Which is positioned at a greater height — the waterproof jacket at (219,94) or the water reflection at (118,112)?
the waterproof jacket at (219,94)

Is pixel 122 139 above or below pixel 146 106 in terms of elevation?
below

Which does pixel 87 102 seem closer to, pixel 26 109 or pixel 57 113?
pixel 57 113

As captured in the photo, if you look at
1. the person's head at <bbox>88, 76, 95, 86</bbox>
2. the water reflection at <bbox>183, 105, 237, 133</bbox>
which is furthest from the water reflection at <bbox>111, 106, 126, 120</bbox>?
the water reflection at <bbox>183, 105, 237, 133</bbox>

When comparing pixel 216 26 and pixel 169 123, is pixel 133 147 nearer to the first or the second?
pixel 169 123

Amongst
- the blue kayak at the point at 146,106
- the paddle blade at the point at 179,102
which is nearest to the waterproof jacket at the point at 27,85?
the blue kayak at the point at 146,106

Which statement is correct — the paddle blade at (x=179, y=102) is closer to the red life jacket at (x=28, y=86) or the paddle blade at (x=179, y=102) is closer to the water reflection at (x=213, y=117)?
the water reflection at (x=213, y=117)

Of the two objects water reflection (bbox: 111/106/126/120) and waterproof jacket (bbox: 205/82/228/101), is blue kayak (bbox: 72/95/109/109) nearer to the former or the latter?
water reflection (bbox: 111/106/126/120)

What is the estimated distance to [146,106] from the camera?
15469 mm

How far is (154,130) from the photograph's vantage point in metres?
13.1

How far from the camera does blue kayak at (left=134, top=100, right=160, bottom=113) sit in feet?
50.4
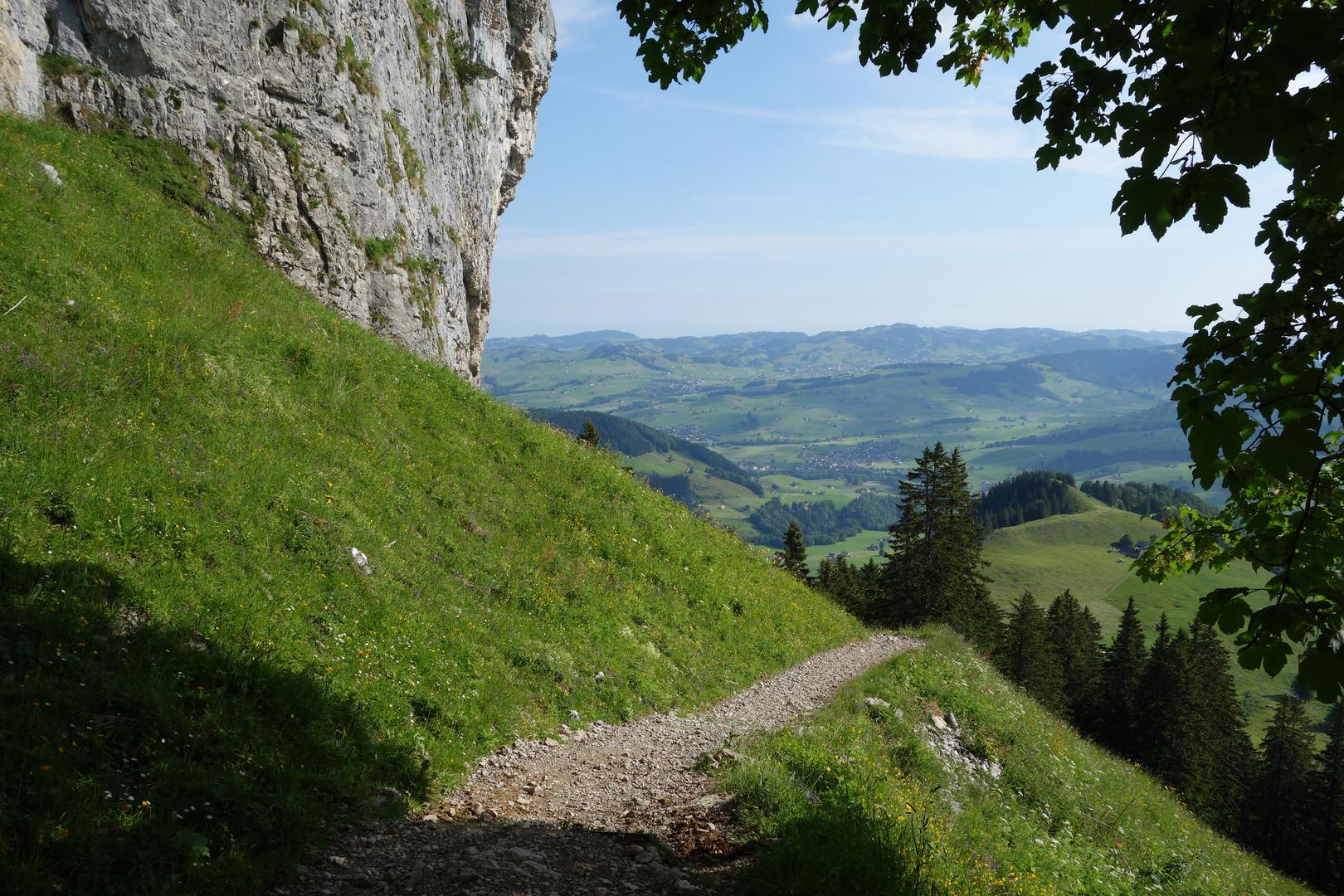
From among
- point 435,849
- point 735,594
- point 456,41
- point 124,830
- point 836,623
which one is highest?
point 456,41

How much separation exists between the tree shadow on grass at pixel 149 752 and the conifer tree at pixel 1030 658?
5799cm

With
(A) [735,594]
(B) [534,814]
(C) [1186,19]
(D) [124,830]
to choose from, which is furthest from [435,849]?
(A) [735,594]

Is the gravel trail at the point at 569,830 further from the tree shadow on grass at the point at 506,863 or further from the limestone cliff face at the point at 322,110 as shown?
the limestone cliff face at the point at 322,110

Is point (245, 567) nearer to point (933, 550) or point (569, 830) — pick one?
Answer: point (569, 830)

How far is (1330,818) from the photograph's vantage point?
48.5 m

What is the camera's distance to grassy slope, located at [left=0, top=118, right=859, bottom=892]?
21.0 feet

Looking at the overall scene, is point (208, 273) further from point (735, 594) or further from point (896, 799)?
point (896, 799)

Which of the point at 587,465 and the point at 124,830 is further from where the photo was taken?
the point at 587,465

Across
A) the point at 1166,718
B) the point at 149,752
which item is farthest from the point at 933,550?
the point at 149,752

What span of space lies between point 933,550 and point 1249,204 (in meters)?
45.7

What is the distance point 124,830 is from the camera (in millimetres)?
5695

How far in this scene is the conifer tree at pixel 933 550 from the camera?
45.9 meters

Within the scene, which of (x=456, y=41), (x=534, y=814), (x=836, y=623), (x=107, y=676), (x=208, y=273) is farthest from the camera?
(x=456, y=41)

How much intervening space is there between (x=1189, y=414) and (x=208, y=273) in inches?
779
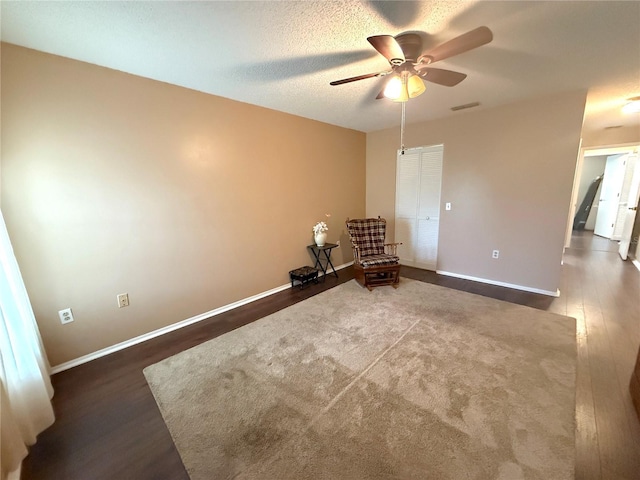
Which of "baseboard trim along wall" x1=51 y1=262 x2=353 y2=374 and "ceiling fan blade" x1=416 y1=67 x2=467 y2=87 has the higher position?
"ceiling fan blade" x1=416 y1=67 x2=467 y2=87

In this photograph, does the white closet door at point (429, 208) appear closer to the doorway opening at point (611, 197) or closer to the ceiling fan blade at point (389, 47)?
the doorway opening at point (611, 197)

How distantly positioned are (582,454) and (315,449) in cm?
142

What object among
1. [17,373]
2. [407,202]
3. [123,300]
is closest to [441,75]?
[407,202]

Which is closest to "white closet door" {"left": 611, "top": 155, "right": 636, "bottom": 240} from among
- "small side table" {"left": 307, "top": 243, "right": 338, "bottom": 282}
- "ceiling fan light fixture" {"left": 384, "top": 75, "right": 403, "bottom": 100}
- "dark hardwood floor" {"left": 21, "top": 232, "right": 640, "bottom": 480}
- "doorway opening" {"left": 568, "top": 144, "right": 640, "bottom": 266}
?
"doorway opening" {"left": 568, "top": 144, "right": 640, "bottom": 266}

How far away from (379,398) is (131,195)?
8.70 ft

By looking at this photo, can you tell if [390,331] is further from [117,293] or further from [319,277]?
[117,293]

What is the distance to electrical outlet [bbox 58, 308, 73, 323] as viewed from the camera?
6.79ft

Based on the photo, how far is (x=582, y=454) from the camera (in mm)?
1340

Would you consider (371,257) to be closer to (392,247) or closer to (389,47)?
(392,247)

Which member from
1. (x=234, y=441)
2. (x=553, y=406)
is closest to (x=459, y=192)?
(x=553, y=406)

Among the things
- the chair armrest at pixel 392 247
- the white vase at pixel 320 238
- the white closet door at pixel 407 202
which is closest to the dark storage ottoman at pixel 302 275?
the white vase at pixel 320 238

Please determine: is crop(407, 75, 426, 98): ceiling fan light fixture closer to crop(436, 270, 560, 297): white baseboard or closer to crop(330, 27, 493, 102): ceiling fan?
crop(330, 27, 493, 102): ceiling fan

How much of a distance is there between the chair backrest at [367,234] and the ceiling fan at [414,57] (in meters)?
2.08

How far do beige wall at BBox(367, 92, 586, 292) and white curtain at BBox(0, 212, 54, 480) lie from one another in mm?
4591
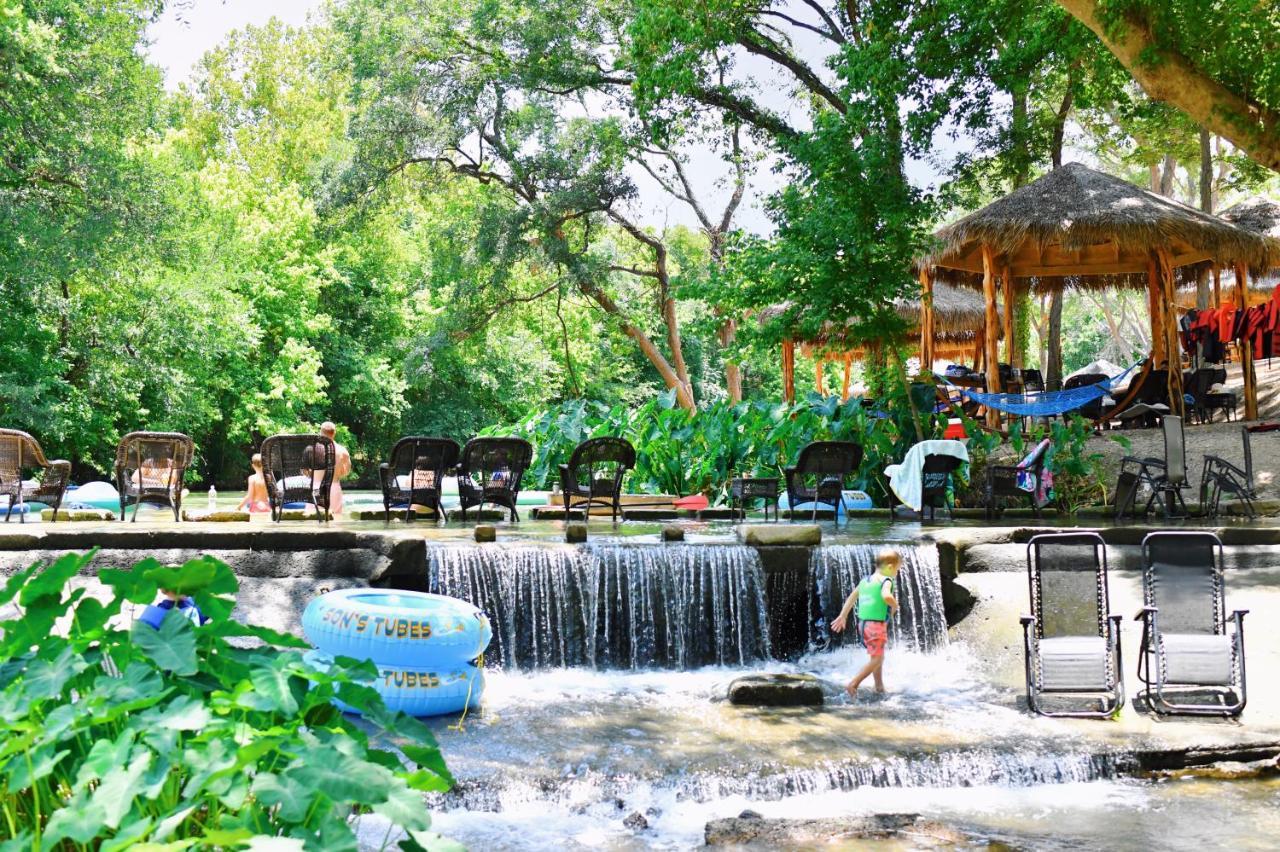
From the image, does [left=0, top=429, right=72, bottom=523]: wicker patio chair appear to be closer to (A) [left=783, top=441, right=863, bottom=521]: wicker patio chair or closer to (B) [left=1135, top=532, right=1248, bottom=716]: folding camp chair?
(A) [left=783, top=441, right=863, bottom=521]: wicker patio chair

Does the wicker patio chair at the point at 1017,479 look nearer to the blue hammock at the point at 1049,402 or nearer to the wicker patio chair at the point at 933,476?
the wicker patio chair at the point at 933,476

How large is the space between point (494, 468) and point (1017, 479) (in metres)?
5.71

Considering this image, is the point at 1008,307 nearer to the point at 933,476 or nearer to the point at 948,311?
the point at 933,476

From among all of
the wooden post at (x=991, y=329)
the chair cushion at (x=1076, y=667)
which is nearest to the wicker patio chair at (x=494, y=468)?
the chair cushion at (x=1076, y=667)

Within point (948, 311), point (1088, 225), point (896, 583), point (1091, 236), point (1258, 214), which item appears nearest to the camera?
point (896, 583)

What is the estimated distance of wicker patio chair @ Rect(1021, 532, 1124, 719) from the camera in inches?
262

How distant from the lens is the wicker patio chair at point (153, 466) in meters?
10.6

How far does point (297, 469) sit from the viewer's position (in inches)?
449

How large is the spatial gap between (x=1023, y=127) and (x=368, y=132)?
41.2 feet

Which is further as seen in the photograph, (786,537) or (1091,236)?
(1091,236)

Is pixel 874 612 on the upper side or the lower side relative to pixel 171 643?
lower

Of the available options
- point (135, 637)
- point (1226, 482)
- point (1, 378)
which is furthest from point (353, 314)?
point (135, 637)

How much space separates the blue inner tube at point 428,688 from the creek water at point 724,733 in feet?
0.48

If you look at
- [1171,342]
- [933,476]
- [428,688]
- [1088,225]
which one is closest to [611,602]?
[428,688]
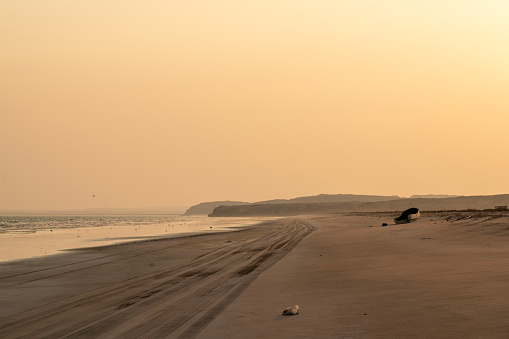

================================

Gather every line from the rows above that contains the word "dark", and copy each one in full. Case counts.

# EXERCISE OUTPUT
- "dark hardwood floor" {"left": 21, "top": 232, "right": 640, "bottom": 480}
which is closest to the dark storage ottoman at pixel 302 275?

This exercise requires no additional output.